In contrast, we spent two months searching remotely for a place that checked most of the boxes while my friends in D.C. found something in a two-week period. That may be because NYC is considered a city of renters.
We ended up viewing (virtually) about 20 properties total. I eventually came across a luxury high-rise called Q-East while searching for apartments on Google, then looked it up on StreetEasy and decided to call the leasing office and apply.
We then worked with Danielle Parraud-Senisi, an agent at Bond New York, which is the exclusive leasing agent for the property. Having seen other properties in the area, we decided to rent this place in large part because of her professionalism, from showing the place via Facetime to being responsive to every question we had about the apartment.
Our approximately 700-square-foot, one-bedroom is $2,500 per month has large windows that let in natural light, and a terrace with courtyard views. A smart thermostat makes controlling the temperature super convenient. We have ample storage space, with two gigantic (almost walk-in) closets. The kitchen includes a dishwasher, microwave, refrigerator with built-in ice maker and water filter, and five-burner cooktop.
I like that the apartments in the three-year-old building are brand new—if I'm not mistaken, no one has lived in our particular unit before. Additionally, the materials are very luxurious and definitely worth the price we pay.
The elevator building has a part-time doorman and 24/7 virtual doorman, live-in super, laundry room, package room with lockers and refrigerator, on-site storage, and parking garage.

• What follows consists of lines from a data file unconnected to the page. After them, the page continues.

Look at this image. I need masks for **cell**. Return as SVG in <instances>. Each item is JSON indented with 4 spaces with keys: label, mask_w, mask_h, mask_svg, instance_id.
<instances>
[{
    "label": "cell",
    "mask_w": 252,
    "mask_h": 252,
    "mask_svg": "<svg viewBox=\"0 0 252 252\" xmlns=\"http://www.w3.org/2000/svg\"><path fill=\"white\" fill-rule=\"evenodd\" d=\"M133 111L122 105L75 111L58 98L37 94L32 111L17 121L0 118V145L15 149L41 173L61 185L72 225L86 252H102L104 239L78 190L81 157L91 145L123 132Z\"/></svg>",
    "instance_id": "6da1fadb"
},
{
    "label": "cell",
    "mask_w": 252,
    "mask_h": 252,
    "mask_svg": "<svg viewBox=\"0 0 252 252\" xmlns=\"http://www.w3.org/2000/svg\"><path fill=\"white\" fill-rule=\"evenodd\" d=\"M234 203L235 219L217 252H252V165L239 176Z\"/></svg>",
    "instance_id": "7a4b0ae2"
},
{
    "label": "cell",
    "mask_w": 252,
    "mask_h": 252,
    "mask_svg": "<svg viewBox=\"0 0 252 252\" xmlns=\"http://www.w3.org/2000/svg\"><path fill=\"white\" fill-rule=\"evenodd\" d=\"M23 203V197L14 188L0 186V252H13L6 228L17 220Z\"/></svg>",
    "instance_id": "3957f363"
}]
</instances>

The free gym has brand-new equipment, which makes working out convenient. (In just a week I biked over 100 miles on the Peloton so that says everything!)
Doing laundry downstairs is hit-or-miss depending on how you look at it. I’m more conscious now and organize the loads so I can have designated laundry days during the week. That was not the case in my previous addresses, which all had washer/dryers in the house, and I could wash anything anytime I wanted. On the plus side, the laundry facilities can be controlled with a smartphone (we have yet to try it) and the place is always—and I mean always—clean, just like pretty much the entire building.
One of my favorite places is the lounge that's equipped with a sofa, chairs, tables, TV and soundbar, cooking appliances, and much more. This is where I've been doing my work until I all our furniture is delivered.
What he likes about the new neighborhood
There's a subway station right downstairs where we can take the F train (my girlfriend's commute is 50 to 60 minutes). The bus also stops in front of the building. For someone who had to rely on cars for everyday commuting, this is as luxurious as it gets. I love the subway and when I’m in a real rush I take an Uber. I sold my car when I moved here and it’s the best decision ever, though I do miss it sometimes and the benefit of having one is undeniable. But there is nothing in the world that will make you want to drive a car in NYC, so it’s a win-win. Plus I'm close to JFK Airport and Long Island by train.
I like pretty much everything about the area and being more physically active; I walk to get my groceries and all the rest. I also love to see the floods of people walking around. It's a truly unique NYC experience that can’t be matched by any other city.
Queens is a literal food paradise. The street carts are just marvelous. I love the cream cheese and bagels with egg. (How are they so cheap?) There are also many restaurants for ordering in and the food is delivered quickly.
I'm also still in the process of making new friends, although my girlfriend has established friendships from when she lived here before.
My family loves the neighborhood and my apartment. They're usually surprised it’s not an old prewar building. Something tells me it's going to be a magnet for my friends outside of NYC who will want to come for a visit. I definitely plan on staying here and look forward to learning even more about Queens and exploring all it has to offer.